July 13, 2012
In a significant decision, the Appellate Division of the Superior Court of New Jersey upheld a ruling to award Bruce Rambo a judgment of $6.31 million in a wrongful death and survivorship action. Roy Rambo, defendant and Bruce Rambo's father, was unable to access funds from his marital estate due to the Slayer Statute, which prevents killers from accessing funds from the estate of their murdered spouses. The defendant claimed that the invocation of the Slayer Statute improperly prevented him from accessing funds that were rightly his, resulting in the deprivation of the Sixth Amendment right to counsel of his choice in his legal defense.
The Appellate Division panel found that the restraints triggered by the Slayer Statute were directly supported by N.J.S.A. 3B:7-1 and that the defendant, who was represented by the Public Defender, was not denied of competent counsel. Furthermore, the panel declared that to permit the defendant to use the proceeds of the marital estate to pay the cost of private counsel would be a perversion of justice and in direct violation of the public policy expressed by the Legislature in N.J.S.A. 3B:7-5.
Christian Perrucci, a Partner the Litigation Practice Group at Florio Perrucci Steinhardt & Fader, LLC who represented Bruce Rambo in the matter explained, "This decision reaffirms that the Slayer Statute is wholly applicable to any surviving spouse who criminally and intentionally kills the decedent, and that use of that Statute in no way compromises the surviving spouse's Sixth Amendment right."
In 2002, while defendant Roy Rambo was awaiting trial on charges of murdering his wife, Bruce Rambo, the parties' only son, was appointed administrator of his mother's estate and obtained an order pursuant to the Slayer Statute restraining defendant from utilizing any assets from the marital estate to fund his legal defense. After the defendant was convicted, Bruce obtained a judgment of $6.31 million in a wrongful death and survivorship action against the defendant on behalf of himself and his mother's estate.
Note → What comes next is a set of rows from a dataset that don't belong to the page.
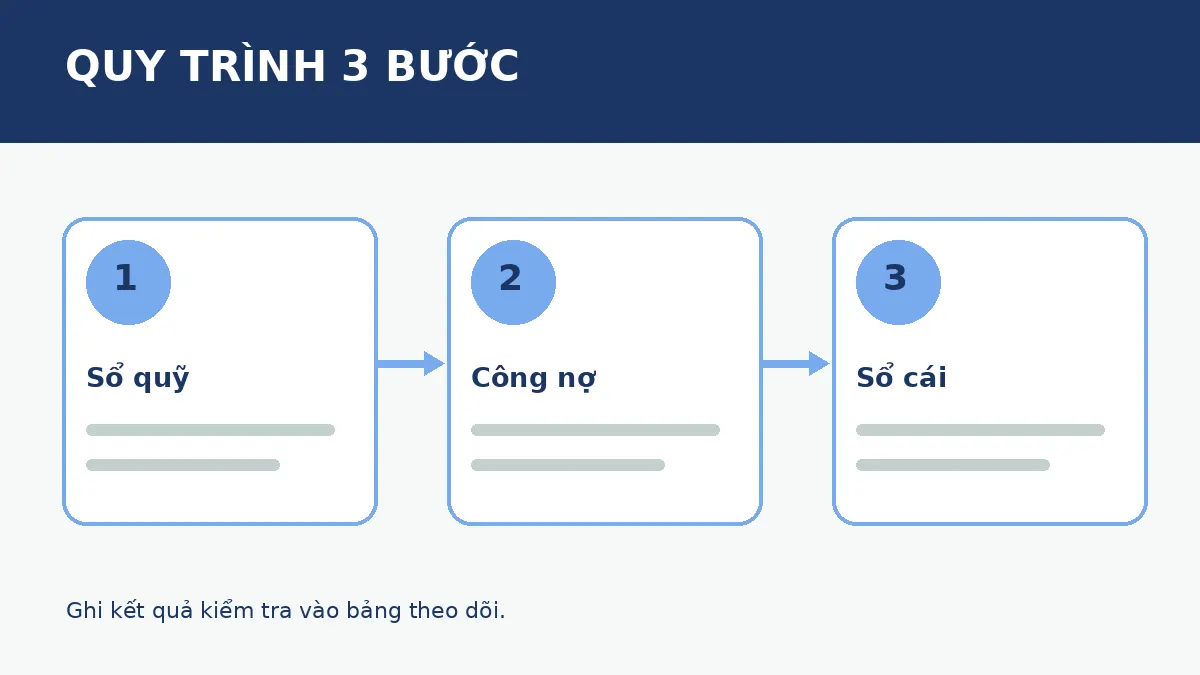 QUY TRÌNH 3 BƯỚC

1

Sổ quỹ

2

Công nợ

3

Sổ cái

Ghi kết quả kiểm tra vào bảng theo dõi.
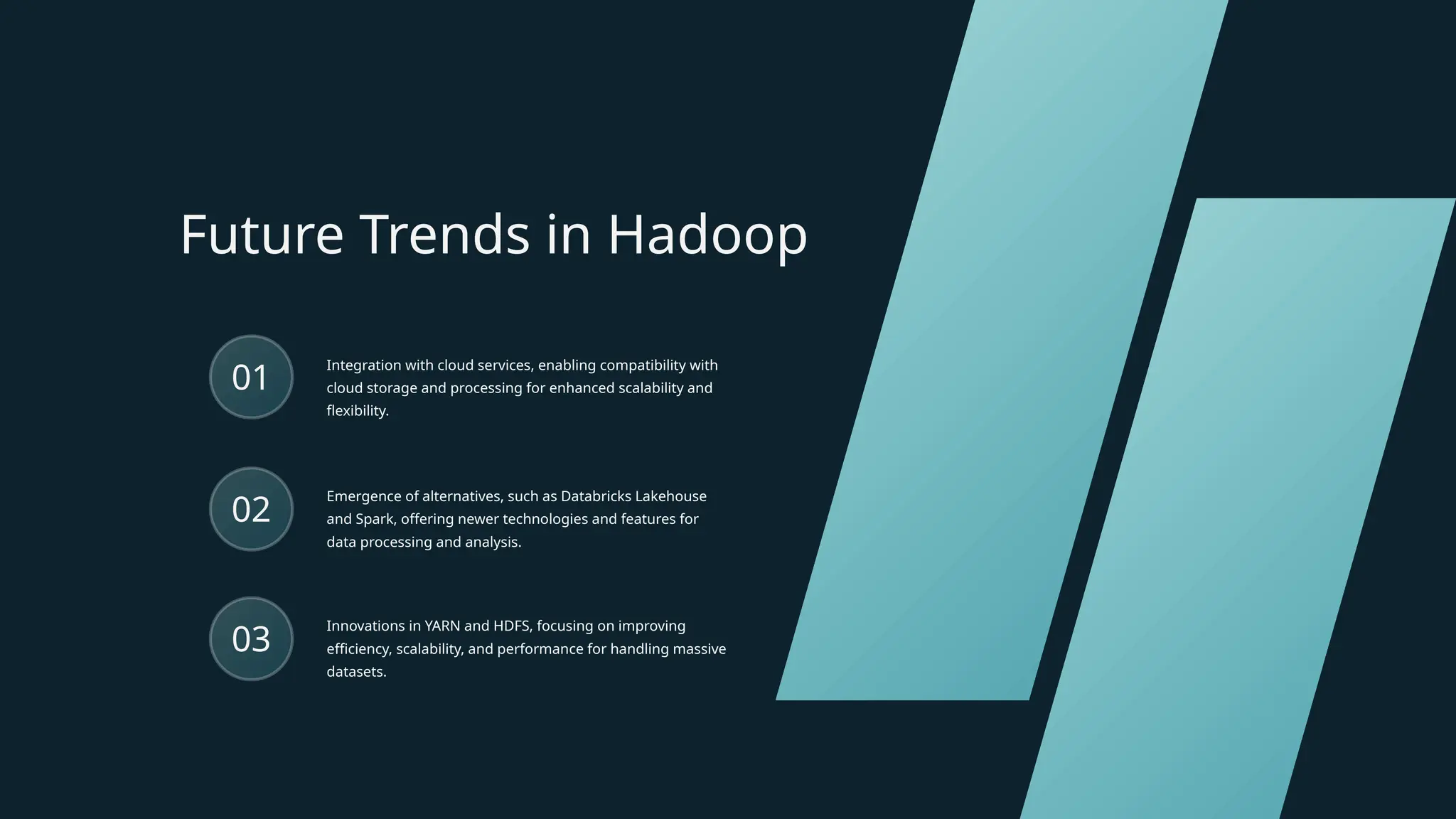 Future Trends in Hadoop

01

Integration with cloud services, enabling compatibility with cloud storage and processing for enhanced scalability and flexibility.

02

Emergence of alternatives, such as Databricks Lakehouse and Spark, offering newer technologies and features for data processing and analysis.

03

Innovations in YARN and HDFS, focusing on improving efficiency, scalability, and performance for handling massive datasets.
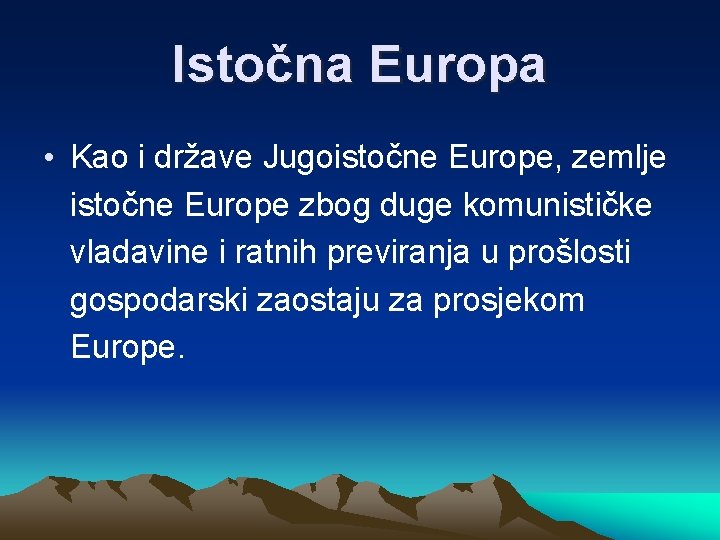 Istočna Europa

• Kao i države Jugoistočne Europe, zemlje istočne Europe zbog duge komunističke vladavine i ratnih previranja u prošlosti gospodarski zaostaju za prosjekom Europe.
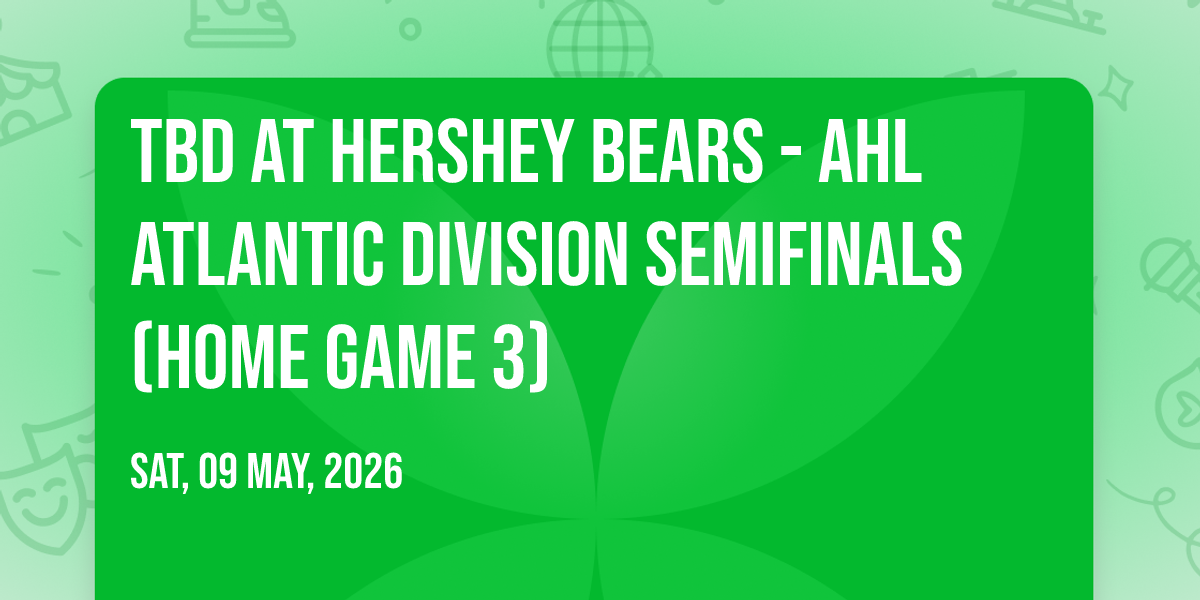 TBD AT HERSHEY BEARS - AHL ATLANTIC DIVISION SEMIFINALS (HOME GAME 3)

SAT, 09 MAY, 2026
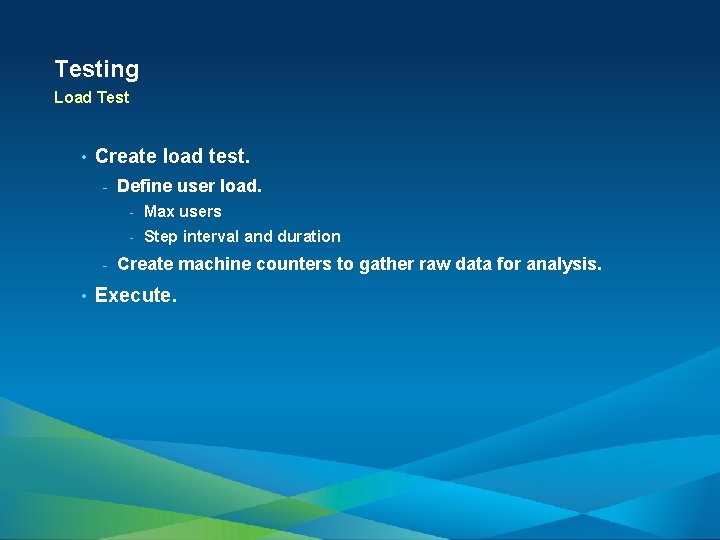 Testing
Load Test

• Create load test.
  - Define user load.
    - Max users
    - Step interval and duration
  - Create machine counters to gather raw data for analysis.
• Execute.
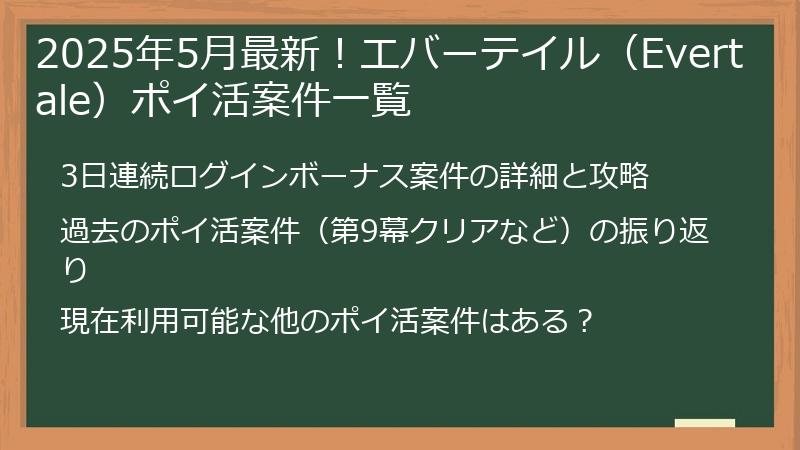 2025年5月最新！エバーテイル（Evertale）ポイ活案件一覧

3日連続ログインボーナス案件の詳細と攻略

過去のポイ活案件（第9幕クリアなど）の振り返り

現在利用可能な他のポイ活案件はある？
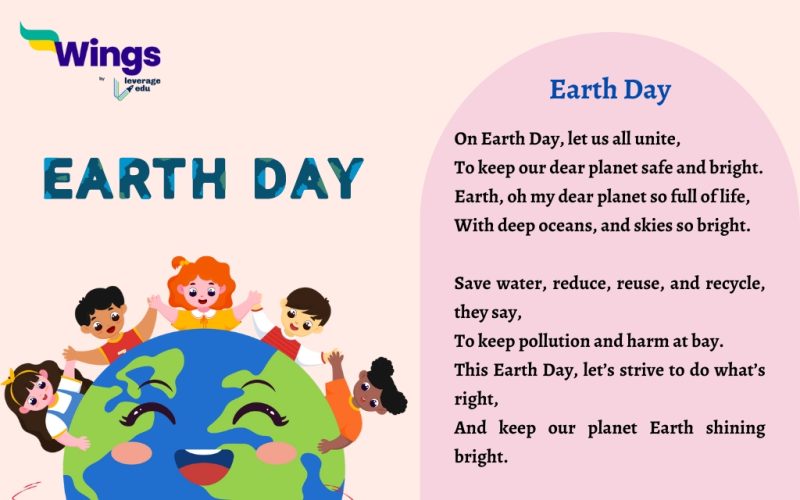 Wings
by leverage edu

EARTH DAY

Earth Day

On Earth Day, let us all unite,
To keep our dear planet safe and bright.
Earth, oh my dear planet so full of life,
With deep oceans, and skies so bright.

Save water, reduce, reuse, and recycle, they say,
To keep pollution and harm at bay.
This Earth Day, let's strive to do what's right,
And keep our planet Earth shining bright.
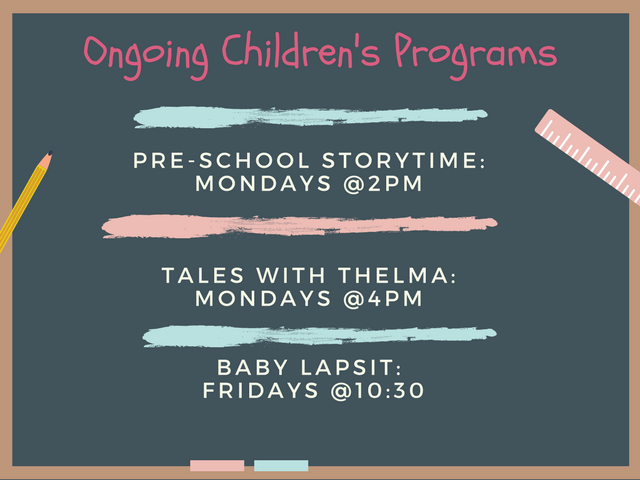 Ongoing Children's Programs

PRE-SCHOOL STORYTIME:
MONDAYS @2PM

TALES WITH THELMA:
MONDAYS @4PM

BABY LAPSIT:
FRIDAYS @10:30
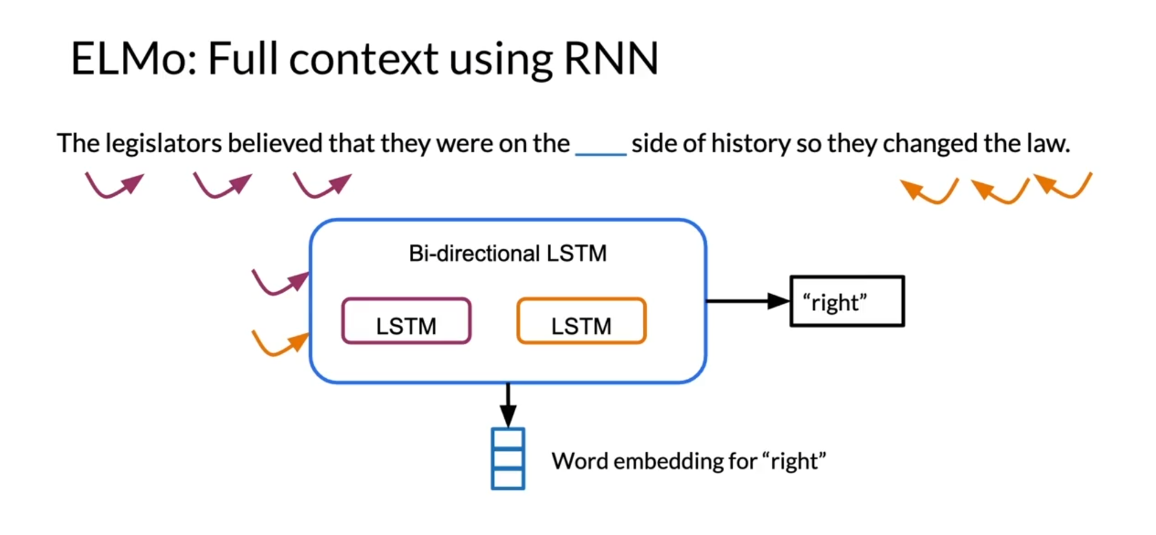 ELMo: Full context using RNN

The legislators believed that they were on the ____ side of history so they changed the law.

Bi-directional LSTM

LSTM

LSTM

“right”

Word embedding for “right”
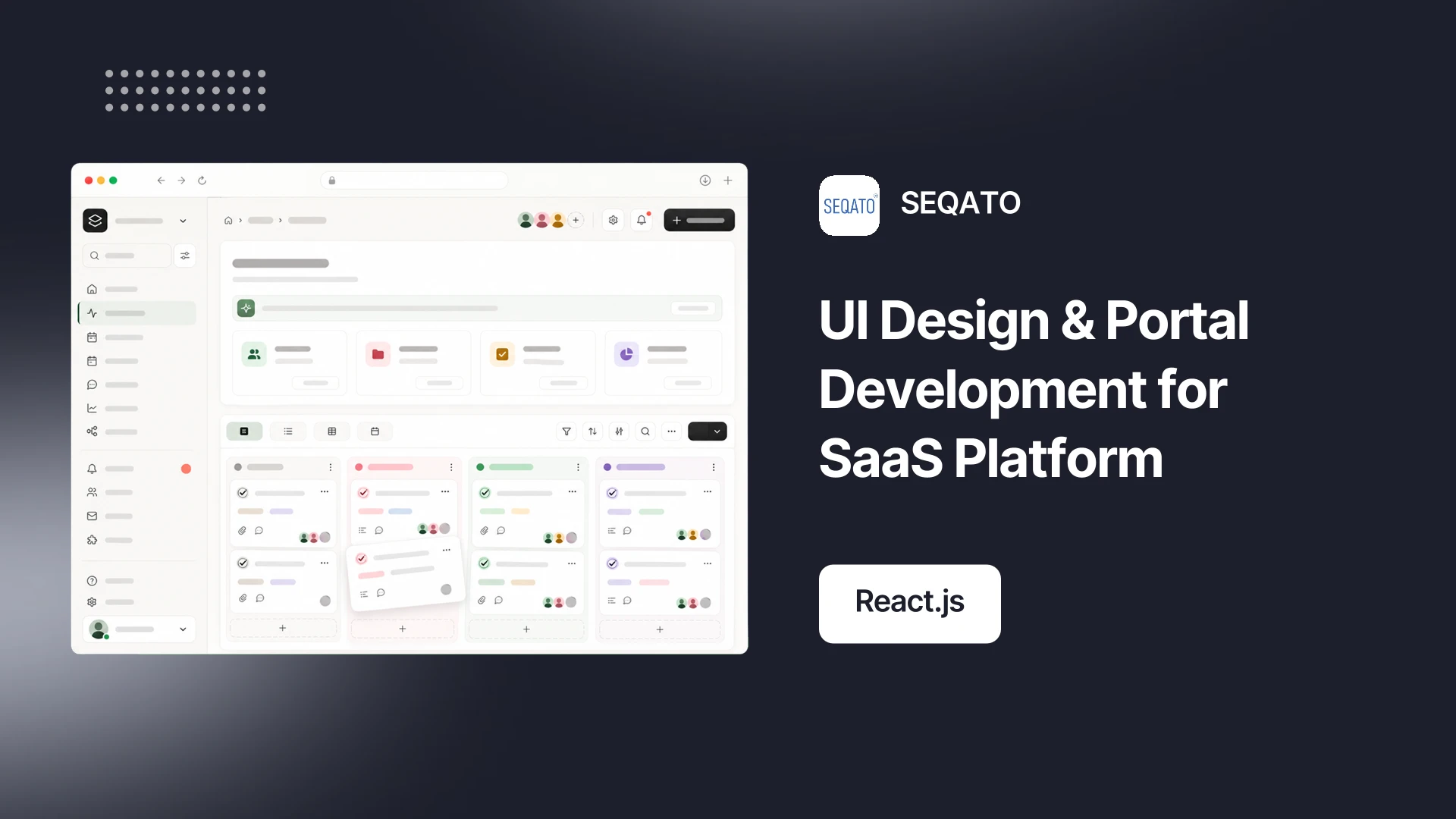 SEQATO

SEQATO

UI Design & Portal Development for SaaS Platform

React.js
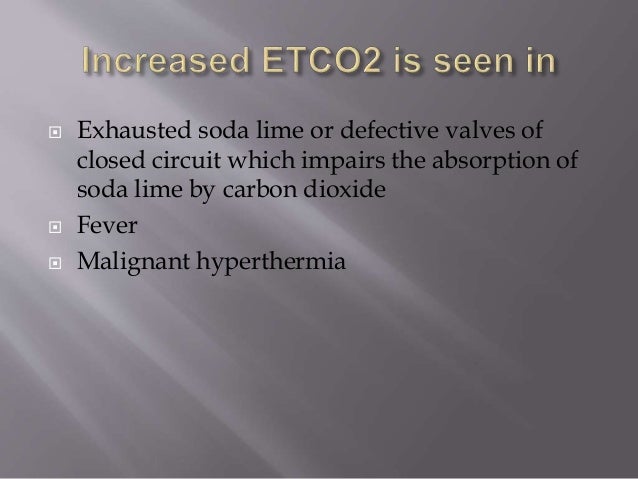 Increased ETCO2 is seen in

- Exhausted soda lime or defective valves of closed circuit which impairs the absorption of soda lime by carbon dioxide
- Fever
- Malignant hyperthermia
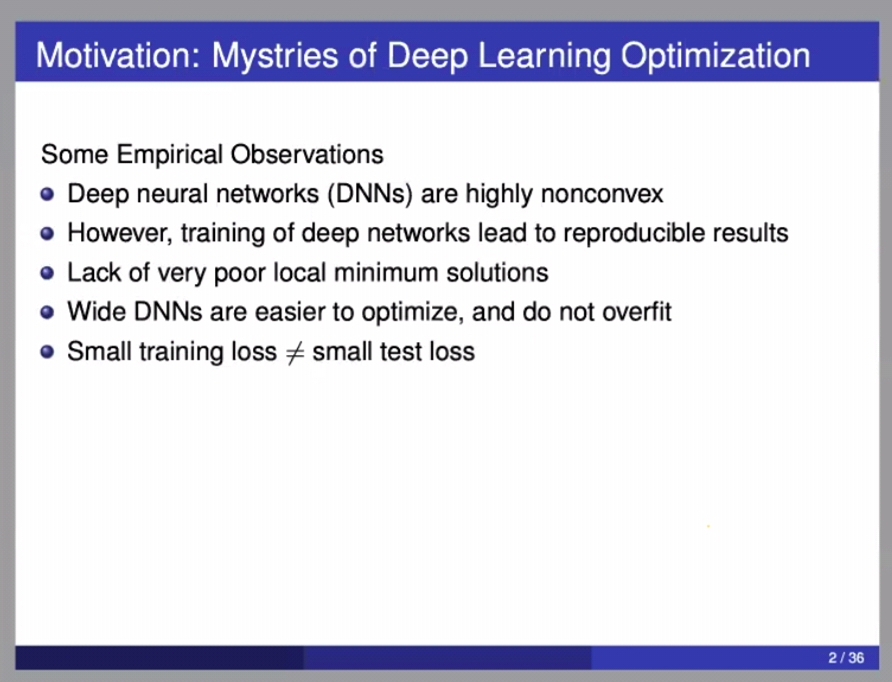 Motivation: Mystries of Deep Learning Optimization

Some Empirical Observations

- Deep neural networks (DNNs) are highly nonconvex
- However, training of deep networks lead to reproducible results
- Lack of very poor local minimum solutions
- Wide DNNs are easier to optimize, and do not overfit
- Small training loss $\neq$ small test loss

2 / 36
The defendant subsequently challenged an order that equitably distributed the assets of his former estate, arguing that the court misapplied the Slayer Statute and prevented him from accessing funds that were rightly his, resulting in the deprivation of his Sixth Amendment right to counsel of his choice in his legal defense.
Perrucci concluded, "The decision is an important reaffirmation of the moral justification for the Slayer Statute. A spouse who intentionally kills his or her partner immediately cedes all rights to use proceeds of the marital estate to pay private attorney fees, a principle that the Appellate Division affirmed today."